Source: FlatPanelsHD


----------



## robbo266317 (Sep 22, 2008)

Valve is also looking at this market: http://www.newscientist.com/article...games-on-tv-opens-up-new-world-of-gaming.html


THE world's largest video-game distribution platform for PCs is now available on televisions, bringing a new community of gamers into the living room.

Last week, Valve, the US firm behind the acclaimed Half-Life and Portal games, launched Big Picture, a television interface for Steam, the company's PC-only video-game distribution and social-media platform.


----------



## tripplej (Oct 23, 2011)

Cloud computing seems great. Nothing on your pc or whatever device you are using. Just go to the cloud i.e. online and there it is.

But there is going to be a big negative that people will not factor in but that big negative will be the cost that will be seen due to the additional bandwidth that cloud will want.

Cell phone companies as well as Home internet providers such as Comcast and Time Warner, etc., will be more then happy to accommodate the cloud with a price tag as an additional revenue stream.

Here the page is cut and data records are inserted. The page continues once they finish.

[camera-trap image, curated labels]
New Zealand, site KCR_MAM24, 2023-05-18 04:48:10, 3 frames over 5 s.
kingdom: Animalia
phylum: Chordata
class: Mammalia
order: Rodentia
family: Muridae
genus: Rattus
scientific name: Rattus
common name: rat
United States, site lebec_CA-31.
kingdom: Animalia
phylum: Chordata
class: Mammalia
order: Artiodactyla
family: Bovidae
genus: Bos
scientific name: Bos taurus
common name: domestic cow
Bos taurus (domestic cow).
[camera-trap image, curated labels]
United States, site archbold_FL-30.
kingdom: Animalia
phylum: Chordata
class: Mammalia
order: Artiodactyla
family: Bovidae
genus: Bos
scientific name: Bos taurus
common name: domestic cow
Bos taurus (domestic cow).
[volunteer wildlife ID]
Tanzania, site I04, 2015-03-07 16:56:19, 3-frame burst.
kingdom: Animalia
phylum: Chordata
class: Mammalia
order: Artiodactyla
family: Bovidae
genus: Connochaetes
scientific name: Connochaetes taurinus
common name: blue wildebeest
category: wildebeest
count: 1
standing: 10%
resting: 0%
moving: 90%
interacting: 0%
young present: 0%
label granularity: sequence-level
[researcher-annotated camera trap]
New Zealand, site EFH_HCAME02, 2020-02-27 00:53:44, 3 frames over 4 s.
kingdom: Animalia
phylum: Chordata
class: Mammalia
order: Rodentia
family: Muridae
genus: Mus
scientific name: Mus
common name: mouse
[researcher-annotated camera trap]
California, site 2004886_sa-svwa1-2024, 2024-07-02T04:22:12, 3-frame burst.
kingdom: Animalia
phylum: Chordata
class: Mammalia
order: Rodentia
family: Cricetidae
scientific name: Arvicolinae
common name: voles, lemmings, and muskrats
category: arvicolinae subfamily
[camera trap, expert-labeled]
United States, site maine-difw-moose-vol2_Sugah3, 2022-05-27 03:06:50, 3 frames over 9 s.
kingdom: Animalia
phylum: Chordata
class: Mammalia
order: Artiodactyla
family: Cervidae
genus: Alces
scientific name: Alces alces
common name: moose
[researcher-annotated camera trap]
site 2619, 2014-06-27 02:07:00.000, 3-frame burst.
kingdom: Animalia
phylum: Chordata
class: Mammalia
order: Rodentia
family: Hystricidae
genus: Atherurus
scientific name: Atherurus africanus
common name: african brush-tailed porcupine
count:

For all of that uploading and downloading, all of that syncing, etc., cloud computing assumes you have a fast connection to the Internet and at present everybody (cell phone as well as home connections) have caps at various thresholds. To fully appreciate cloud computing you need a fast top tier connection for fluid video which will mean lots and lots of bandwidth. 

As more and more devices go to the cloud, the only sure thing for the end consumer is that costs will go up as users want more bandwidth to maximize their cloud.


----------